I recently picked up a collection of William Castle’s films. Although I’ve known of them and read about them for years, I haven’t seen most of them. So I finally got a chance to see Mr. Sardonicus, a rather Poe-esque story about a man cursed with disfiguration for violating his father’s grave. I was surprised to learn that it was derived from a then-recent story by Ray Russel (who also wrote the screenplay, his first), which had originally appeared in the January 1961 issue of Playboy. Russell was its fiction editor.
That, of course, got me thinking about George Langelaan’s story The Fly, which had appeared in the June 1957 issue of Playboy, and was turned into the 1958 film of the same name. It was much later very freely adapted into the 1986 David Cronenberg film of that name. It also gave rise to three sequels – two to the first film and one to the latter. And got turned into an opera (!!) 9n 2008. The mind boggles.
It made me wonder about others. I knew that Ray Bradbury’s A Sound of Thunder had appeared in Playboy (in June 1956), but it wasn’t an original publication. It had appeared in Colliers four years earlier, and in Planet Stories after that, and had even been anthologized before its Playboy appearance. The story was liberally adapted into a lackluster Peter Hyams film in 2005 (and in a Ray Bradbury Theater episode in 1989)
The only other case I can think of where a weird story first appearing in Playboy hit the big screen caught me by surprise. I was watching the 1987 movie * Angel Heart* when I realized that I already knew the story. William Hjortsberg’s novel Falling Angel, on which it was based, had been serialized in Playboy. It got turned into an opera, too.
I was unaware of that, but, yup, it’s in the April 1971 issue
One that isn’t really weird, and wasn’t even fiction, but which some people might think fits is The Best Little Whorehouse in Texas, which started out as a short piece of real-life reporting by Larry L. King in Playboy in 1974. He later co-wrote the script for the Broadway musical and later the movie. King wasn’t particularly happy with the choices of Dolly Parton and Burt Reynolds as stars (he preferred Jill Clayburgh and Willy Nelson), but the powers that be went with the more bankable, arguably more extreme stars.

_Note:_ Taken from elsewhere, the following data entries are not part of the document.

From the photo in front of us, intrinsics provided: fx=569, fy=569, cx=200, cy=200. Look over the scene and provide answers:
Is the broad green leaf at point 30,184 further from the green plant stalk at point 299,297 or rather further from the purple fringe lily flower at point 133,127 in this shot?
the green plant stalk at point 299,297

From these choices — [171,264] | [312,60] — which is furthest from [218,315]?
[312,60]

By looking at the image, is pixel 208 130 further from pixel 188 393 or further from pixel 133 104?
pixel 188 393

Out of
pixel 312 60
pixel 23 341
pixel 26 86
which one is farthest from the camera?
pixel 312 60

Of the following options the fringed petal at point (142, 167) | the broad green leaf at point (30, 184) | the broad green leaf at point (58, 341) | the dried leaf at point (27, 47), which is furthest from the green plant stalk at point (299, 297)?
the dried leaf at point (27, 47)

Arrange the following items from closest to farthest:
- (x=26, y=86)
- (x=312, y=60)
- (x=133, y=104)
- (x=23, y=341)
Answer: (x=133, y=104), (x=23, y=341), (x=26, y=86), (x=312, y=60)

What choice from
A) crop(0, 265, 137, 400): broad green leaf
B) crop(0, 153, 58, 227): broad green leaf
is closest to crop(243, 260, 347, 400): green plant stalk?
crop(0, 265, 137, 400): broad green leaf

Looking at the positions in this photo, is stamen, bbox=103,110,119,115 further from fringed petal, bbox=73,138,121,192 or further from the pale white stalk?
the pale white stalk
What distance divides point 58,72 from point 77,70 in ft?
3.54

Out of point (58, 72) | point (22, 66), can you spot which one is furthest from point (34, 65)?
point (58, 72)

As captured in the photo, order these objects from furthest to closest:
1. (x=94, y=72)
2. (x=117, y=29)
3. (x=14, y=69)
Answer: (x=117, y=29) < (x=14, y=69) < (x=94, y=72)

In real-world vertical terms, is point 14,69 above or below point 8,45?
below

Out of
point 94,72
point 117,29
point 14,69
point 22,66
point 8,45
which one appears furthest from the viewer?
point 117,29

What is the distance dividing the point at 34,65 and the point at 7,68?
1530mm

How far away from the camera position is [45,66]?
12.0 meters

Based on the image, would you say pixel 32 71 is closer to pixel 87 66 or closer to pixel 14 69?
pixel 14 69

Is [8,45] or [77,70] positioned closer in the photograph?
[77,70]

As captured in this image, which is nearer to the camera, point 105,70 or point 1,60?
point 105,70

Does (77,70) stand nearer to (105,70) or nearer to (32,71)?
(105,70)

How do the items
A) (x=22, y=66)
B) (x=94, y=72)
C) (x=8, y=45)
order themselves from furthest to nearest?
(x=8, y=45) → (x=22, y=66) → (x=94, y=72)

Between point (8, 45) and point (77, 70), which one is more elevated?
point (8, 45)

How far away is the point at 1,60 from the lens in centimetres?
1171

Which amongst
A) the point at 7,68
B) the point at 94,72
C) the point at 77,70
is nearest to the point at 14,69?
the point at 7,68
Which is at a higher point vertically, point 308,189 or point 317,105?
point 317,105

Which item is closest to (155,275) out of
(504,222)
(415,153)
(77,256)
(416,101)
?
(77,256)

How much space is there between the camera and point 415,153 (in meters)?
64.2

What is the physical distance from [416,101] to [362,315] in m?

King later wrote another Playboy piece about his experiences.
I remember someone- Issac Asimov, maybe, saying in an interview that he always sent his stuff to playboy first, as they paid the best and were always looking for content by name authors to add class to the magazine.
Kurt Vonegut’s Slapstick was originally a (IIRC) two-part short story in Playboy. Later, of course, it was expanded to novel-length, and eventually made into a movie with Je rh Lewis and Madeline Kahn.
(I can’t find a citation for that, but I do vividly recall the illustration that accompanied the story.)
I don’t know if he ever got anything published in Playboy? I know he wrote one of his stories specifically for Playboy, on request, but it was rejected. It was noticeably more racy than his other stuff*. He wrote later that he had the satisfaction of seeing it in print before the Playboy number that it would have appeared in came out.
*A bit of tentacle porn and some off screen sex, but not as bad as that sounds.